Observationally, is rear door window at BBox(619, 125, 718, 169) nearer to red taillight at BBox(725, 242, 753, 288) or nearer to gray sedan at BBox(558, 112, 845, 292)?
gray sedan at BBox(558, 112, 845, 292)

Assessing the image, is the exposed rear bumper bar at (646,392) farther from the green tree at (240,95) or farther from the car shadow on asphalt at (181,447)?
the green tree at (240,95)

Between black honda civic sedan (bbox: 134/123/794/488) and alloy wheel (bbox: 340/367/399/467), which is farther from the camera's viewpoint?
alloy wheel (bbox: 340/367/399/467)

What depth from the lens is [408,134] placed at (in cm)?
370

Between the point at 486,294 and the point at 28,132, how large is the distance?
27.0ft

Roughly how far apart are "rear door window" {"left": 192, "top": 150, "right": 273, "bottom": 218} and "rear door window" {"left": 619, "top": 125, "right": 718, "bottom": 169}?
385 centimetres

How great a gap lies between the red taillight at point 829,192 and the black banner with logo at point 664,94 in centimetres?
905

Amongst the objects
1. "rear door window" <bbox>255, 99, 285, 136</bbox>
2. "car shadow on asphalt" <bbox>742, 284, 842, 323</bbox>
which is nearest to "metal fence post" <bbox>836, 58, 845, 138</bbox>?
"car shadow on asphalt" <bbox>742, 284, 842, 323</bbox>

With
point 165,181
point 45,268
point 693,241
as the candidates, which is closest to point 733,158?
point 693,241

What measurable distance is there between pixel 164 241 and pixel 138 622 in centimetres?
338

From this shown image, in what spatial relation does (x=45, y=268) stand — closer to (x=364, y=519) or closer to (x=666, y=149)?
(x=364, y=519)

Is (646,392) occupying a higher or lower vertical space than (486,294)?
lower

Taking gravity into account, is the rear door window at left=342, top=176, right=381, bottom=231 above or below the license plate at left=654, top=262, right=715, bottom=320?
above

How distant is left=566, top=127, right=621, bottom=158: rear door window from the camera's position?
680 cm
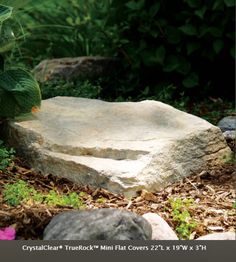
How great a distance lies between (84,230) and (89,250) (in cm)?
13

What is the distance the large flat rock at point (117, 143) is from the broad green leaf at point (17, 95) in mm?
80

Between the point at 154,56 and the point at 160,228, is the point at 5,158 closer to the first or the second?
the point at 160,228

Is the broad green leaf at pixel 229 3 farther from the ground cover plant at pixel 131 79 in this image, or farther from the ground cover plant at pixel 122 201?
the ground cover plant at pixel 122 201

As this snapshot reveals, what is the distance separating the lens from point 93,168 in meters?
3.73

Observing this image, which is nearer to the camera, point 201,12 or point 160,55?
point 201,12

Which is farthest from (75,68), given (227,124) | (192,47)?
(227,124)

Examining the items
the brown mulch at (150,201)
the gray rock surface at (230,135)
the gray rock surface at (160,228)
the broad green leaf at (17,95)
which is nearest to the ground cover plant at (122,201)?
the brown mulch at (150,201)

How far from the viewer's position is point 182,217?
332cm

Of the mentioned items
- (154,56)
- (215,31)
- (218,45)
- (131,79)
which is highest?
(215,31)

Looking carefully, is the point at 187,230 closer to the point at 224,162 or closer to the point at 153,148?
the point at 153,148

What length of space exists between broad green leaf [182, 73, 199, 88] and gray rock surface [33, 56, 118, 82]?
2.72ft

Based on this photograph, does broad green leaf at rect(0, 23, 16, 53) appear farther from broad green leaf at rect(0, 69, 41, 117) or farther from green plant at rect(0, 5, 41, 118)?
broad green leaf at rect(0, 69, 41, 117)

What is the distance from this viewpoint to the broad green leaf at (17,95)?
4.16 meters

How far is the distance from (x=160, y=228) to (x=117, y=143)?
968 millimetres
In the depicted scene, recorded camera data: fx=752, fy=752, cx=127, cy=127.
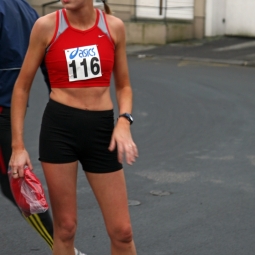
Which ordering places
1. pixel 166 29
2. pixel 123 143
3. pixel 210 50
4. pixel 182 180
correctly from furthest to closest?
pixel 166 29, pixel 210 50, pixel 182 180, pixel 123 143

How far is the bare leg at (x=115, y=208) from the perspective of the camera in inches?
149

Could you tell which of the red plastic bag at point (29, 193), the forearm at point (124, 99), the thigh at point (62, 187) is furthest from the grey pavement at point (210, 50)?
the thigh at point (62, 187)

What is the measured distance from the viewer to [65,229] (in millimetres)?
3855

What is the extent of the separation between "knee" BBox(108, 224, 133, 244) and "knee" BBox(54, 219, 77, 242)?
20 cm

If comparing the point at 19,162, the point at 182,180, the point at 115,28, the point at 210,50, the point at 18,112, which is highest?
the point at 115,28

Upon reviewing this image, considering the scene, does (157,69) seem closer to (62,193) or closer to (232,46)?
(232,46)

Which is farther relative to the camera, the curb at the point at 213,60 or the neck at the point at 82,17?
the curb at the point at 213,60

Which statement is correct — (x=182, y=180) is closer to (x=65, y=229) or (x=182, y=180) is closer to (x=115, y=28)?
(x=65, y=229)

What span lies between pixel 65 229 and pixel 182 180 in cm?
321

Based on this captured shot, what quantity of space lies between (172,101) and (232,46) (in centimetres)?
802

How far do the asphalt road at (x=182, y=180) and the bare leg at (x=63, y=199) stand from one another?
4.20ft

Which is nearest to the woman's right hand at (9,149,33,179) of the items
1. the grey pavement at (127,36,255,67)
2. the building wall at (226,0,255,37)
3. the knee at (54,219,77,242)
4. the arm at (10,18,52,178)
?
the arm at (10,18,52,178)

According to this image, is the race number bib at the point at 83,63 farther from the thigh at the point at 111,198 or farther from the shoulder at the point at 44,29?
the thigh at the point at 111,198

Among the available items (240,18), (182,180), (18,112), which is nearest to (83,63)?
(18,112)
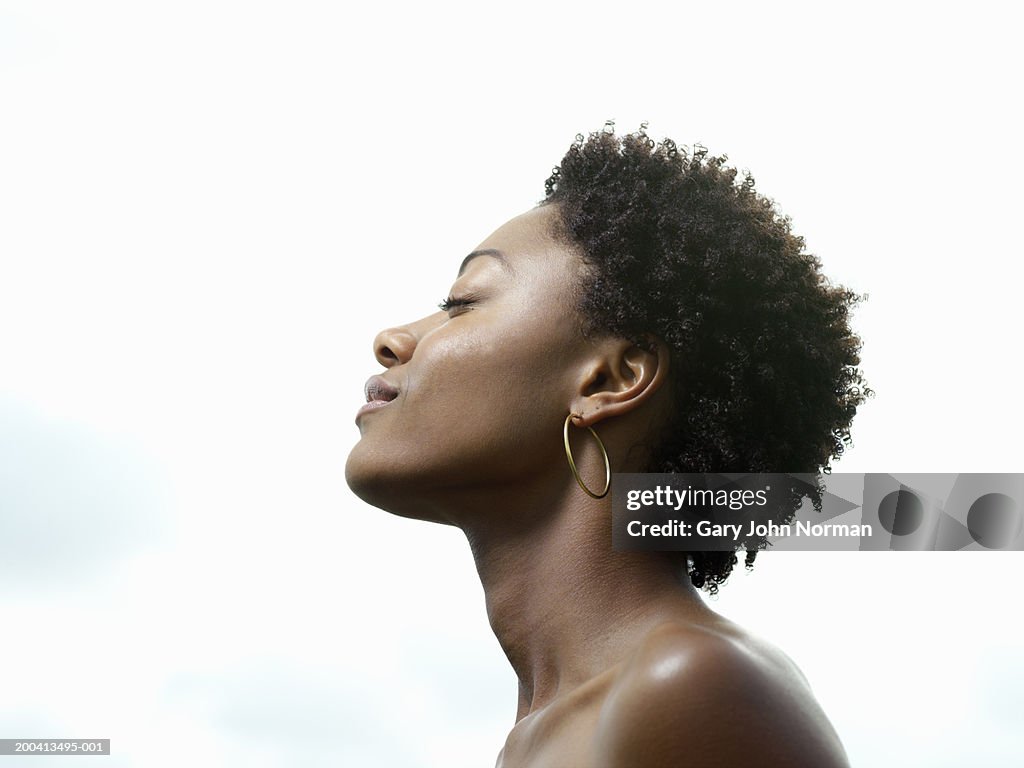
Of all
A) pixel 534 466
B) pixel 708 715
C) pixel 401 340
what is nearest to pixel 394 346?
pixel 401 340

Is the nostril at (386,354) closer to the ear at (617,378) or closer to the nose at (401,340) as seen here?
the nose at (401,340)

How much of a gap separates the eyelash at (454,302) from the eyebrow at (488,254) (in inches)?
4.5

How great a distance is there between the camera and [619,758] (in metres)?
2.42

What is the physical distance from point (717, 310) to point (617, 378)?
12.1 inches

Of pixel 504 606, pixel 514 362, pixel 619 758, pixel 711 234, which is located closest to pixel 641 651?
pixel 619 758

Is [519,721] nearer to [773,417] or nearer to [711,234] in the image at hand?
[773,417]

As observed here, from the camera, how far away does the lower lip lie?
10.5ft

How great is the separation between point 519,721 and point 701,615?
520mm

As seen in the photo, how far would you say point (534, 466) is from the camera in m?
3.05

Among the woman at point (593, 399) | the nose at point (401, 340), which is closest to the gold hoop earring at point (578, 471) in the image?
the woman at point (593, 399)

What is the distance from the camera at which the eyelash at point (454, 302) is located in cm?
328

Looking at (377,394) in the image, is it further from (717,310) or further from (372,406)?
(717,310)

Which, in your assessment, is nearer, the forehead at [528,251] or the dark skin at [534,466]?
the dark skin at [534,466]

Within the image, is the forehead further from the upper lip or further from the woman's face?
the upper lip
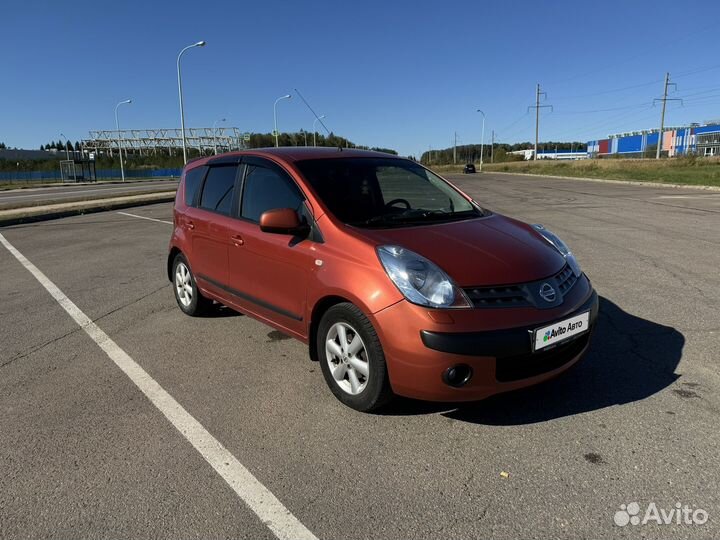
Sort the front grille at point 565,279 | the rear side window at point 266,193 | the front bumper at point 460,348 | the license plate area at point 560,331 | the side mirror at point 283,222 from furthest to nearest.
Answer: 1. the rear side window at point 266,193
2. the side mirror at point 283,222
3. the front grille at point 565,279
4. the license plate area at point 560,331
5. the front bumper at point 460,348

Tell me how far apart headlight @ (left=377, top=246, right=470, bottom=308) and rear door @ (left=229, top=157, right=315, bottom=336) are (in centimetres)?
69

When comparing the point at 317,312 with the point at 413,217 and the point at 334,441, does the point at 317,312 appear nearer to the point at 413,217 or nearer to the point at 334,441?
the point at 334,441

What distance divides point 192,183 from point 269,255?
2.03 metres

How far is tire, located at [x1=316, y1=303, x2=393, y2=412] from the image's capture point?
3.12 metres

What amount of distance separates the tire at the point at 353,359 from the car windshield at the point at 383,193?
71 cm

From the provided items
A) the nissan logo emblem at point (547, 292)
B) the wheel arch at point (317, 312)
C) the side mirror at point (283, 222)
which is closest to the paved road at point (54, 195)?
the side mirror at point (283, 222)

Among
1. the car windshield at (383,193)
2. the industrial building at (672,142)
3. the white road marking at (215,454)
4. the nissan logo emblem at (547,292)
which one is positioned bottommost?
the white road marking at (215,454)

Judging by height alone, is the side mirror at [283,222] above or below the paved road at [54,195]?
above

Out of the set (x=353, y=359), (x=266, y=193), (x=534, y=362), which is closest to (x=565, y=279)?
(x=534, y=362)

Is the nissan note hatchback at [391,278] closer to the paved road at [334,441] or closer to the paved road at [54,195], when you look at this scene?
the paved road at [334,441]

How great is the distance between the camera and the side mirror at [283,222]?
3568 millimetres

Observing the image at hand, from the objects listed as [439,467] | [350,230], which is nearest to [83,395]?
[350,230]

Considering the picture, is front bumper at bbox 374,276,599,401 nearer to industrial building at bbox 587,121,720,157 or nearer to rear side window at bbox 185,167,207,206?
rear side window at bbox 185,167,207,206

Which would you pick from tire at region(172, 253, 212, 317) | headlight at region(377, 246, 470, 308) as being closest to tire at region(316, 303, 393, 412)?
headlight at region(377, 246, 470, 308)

JOB ▸
Take the lines above from the one holding "Judging by height" to the last and output them exactly.

FULL ANSWER ▸
Judging by height alone, is the side mirror at [283,222] above or below the paved road at [54,195]?
above

Out of the set (x=353, y=359), (x=266, y=193), (x=534, y=362), which is closest to (x=565, y=279)?
(x=534, y=362)

Is the nissan note hatchback at [391,278] closer to the paved road at [334,441] or closer to the paved road at [54,195], when you look at this scene?
the paved road at [334,441]

How great is the distance between the camera and the side mirror at [283,222]?
3568 millimetres

Observing the image at hand, from the objects listed as [439,467] | [350,230], which is nearest to [83,395]?
[350,230]

Considering the picture, is front bumper at bbox 374,276,599,401 nearer to industrial building at bbox 587,121,720,157 or nearer to rear side window at bbox 185,167,207,206?
rear side window at bbox 185,167,207,206

Which would you pick from tire at region(172, 253, 212, 317) | headlight at region(377, 246, 470, 308) as being closest to tire at region(316, 303, 393, 412)?
headlight at region(377, 246, 470, 308)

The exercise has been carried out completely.